Usmani told CURE®, “No new safety concerns were observed with longer follow-up, especially with regards to neurological (side effects).”

In his presentation, he elaborated more on the side effects. “The more common all-grade as well as (severe) or (life-threatening side effects) were hematologic in nature,” Usmani said. “The nonhematologic side effects did include metabolic, (gastrointestinal) and other side effects such as fatigue, cough and (aspartate transaminase) and (alanine aminotransferase) elevations. If you look at the (severe or life-threatening side effects), we find very low percentages of (severe or life-threatening) nonhematologic (side effects).”

Usmani added that “cilta-cel has a manageable safety profile consistent with its mechanism of action.”

Of note, 92 patients had cytokine release syndrome (rapid release of cytokines into blood as a result of immunotherapy).
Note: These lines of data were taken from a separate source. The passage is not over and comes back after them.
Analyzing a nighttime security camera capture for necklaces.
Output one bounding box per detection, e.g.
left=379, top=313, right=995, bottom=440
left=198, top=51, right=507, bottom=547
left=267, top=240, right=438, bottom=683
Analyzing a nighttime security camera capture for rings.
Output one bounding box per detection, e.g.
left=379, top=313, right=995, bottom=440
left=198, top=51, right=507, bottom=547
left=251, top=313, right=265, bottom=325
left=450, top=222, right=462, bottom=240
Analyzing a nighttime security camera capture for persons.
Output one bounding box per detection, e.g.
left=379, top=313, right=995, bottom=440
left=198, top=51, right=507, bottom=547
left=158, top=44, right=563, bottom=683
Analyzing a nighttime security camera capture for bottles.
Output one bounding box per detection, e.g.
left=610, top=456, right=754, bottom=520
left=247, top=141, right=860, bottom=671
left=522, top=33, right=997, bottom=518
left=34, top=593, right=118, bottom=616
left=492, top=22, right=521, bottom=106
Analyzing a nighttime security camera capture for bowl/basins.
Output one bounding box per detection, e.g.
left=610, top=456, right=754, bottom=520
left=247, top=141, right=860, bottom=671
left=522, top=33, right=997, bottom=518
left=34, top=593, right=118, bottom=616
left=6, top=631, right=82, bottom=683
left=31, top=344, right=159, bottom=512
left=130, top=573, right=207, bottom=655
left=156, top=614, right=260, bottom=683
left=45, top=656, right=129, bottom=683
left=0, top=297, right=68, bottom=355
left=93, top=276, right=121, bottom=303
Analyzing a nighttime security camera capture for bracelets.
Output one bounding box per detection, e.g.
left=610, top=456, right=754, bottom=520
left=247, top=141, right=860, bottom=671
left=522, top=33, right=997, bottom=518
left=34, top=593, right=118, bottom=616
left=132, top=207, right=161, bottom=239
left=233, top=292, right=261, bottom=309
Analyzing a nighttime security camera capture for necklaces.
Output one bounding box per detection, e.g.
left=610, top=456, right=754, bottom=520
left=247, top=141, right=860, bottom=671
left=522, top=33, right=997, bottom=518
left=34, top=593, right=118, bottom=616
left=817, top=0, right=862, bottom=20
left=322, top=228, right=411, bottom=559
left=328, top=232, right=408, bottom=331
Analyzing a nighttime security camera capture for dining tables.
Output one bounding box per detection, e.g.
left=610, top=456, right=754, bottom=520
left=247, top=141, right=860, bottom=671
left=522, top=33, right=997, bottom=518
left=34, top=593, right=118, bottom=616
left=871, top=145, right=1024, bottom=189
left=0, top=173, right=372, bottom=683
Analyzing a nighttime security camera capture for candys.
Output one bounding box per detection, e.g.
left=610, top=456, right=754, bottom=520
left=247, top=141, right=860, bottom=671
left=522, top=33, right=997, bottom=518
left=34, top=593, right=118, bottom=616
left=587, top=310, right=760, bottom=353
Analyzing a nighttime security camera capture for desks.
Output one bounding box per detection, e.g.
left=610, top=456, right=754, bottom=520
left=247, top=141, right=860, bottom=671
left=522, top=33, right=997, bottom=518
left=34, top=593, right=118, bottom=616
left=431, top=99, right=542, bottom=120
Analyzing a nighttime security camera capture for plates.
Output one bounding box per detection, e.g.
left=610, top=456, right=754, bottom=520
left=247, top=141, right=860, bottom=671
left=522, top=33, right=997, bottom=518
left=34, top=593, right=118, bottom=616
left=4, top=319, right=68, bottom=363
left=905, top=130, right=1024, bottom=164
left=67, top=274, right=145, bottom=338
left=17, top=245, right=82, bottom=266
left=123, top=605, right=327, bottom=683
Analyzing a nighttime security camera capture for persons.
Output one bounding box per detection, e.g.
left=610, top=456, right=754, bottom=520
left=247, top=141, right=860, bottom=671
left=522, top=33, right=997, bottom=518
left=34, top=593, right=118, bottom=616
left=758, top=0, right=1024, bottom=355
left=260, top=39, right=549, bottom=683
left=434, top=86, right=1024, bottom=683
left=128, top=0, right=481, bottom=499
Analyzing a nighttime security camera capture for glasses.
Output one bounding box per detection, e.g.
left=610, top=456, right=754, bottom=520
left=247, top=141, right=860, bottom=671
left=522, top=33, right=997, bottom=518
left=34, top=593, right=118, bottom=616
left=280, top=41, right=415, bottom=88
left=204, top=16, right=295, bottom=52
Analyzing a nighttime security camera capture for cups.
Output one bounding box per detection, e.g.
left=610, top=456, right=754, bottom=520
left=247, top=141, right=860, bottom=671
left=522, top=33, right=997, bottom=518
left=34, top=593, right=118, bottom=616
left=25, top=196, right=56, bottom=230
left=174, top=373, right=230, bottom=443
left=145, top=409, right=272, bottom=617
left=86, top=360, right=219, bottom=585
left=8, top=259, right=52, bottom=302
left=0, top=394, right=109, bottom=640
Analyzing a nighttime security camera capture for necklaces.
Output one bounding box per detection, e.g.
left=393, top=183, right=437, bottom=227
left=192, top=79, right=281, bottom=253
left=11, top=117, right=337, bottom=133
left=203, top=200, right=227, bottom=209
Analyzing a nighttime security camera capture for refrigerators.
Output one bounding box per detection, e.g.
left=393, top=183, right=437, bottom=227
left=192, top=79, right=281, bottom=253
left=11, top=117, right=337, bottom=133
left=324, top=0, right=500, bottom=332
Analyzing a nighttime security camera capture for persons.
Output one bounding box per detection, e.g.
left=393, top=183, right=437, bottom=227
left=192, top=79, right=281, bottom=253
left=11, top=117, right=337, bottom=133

The median time to onset of cytokine release syndrome was seven days and typically lasted for a median of four days.

“What’s important to note is of the 92 patients with (cytokine release syndrome, it) resolved within 14 days in 91 of them, and the majority of these (cytokine release syndrome) events — almost 95% — were (mild or moderate),” Usmani said.

For total CAR-T cell neurotoxicities, 20.6% of patients experienced any severity toxicities and 10.3% had a severe or worse case of neurotoxicity. No new incidence of neurotoxicity events occurred since the last time this study reported findings.

Cilta-cel is currently being investigated in ongoing trials including the phase 2 CARTITUDE-2 and phase 3 CARTITUDE-4 trials in earlier-line settings. Other results from this clinical trial program were presented at this meeting including the CARTITUDE-2 trial. Findings from this trial demonstrated that treatment with cilta-cel induced early and deep responses in a group of patients with relapsed/refractory multiple myeloma.